There’s also the question of whether McHenry knew her words were being recorded. While it doesn’t excuse the behavior, surveillance cameras typically capture only video and not audio because the recording of audio amounts to a potential wiretapping violation. Even in a jurisdiction where only one party must consent to the conversation being record (in this case, the tow-lot employee), a private conversation between two people at the counter while the tow-lot employee was away from the window would potentially violate the law. In McHenry’s case, the original video was presented in a way that suggests she saw the camera before saying some of the worst things she said; if she had no reason to believe the camera also had a microphone, her decision to continue with the tirade after spotting the camera becomes a bit less confusing.
Again, none of this makes her conduct acceptable. The real question becomes whether the disclosure of the audio and the ensuing embarrassment is punishment enough, or whether ESPN has the ability to take action against her for something that happened away from work. The audience can choose not to like or respect her; is that sufficient (absent evidence of widespread channel-changing when she appears on screen) to justify taking her off the air?
Then there are the notorious Chris Berman on-set but off-air videos. From a profanity-laced rant against the crew for moving around while he was on the air to an extended explanation of how to smuggle codeine from Canada to creepy flirtations with a female colleague, Berman never faced any scrutiny or discipline when comments he made appeared online. While he never singled out any one person for demeaning comments, Berman’s behavior happened while he was on the clock for ESPN. McHenry’s didn’t.

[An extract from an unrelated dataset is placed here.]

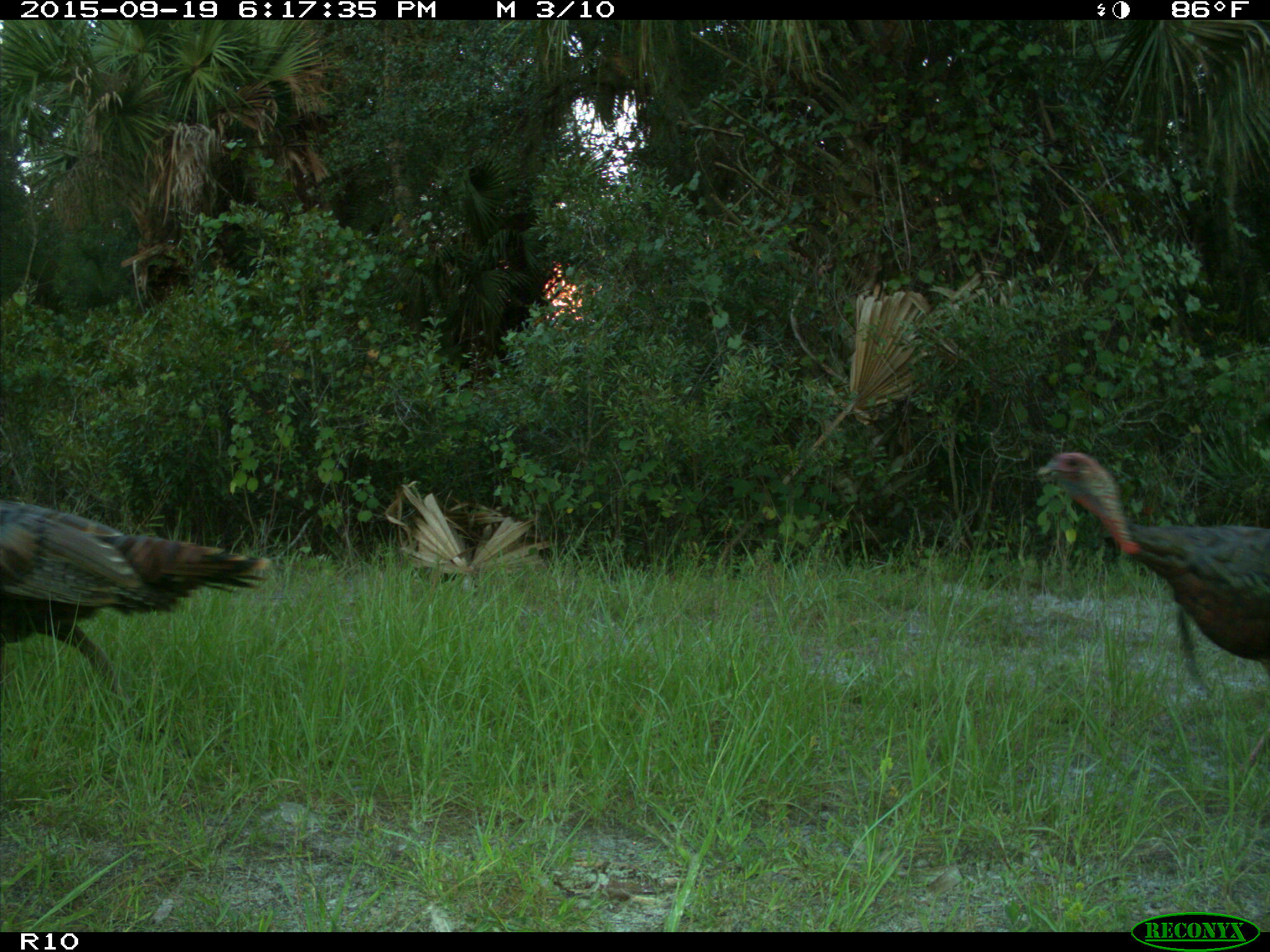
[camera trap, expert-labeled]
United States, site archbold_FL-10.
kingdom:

There’s no easy answer to this one. Regardless of whether McHenry deserves to be heavily criticized for her comments to the tow-lot employee (and the court of public opinion has concluded that she does), the question of whether she deserves to be suspended or eventually fired by ESPN becomes far more complicated when considering how the precedent will apply going forward — and when contemplating how this standard would have or should have applied in past cases of recorded comments made by other ESPN employees under circumstances far more closely connected to the employment relationship.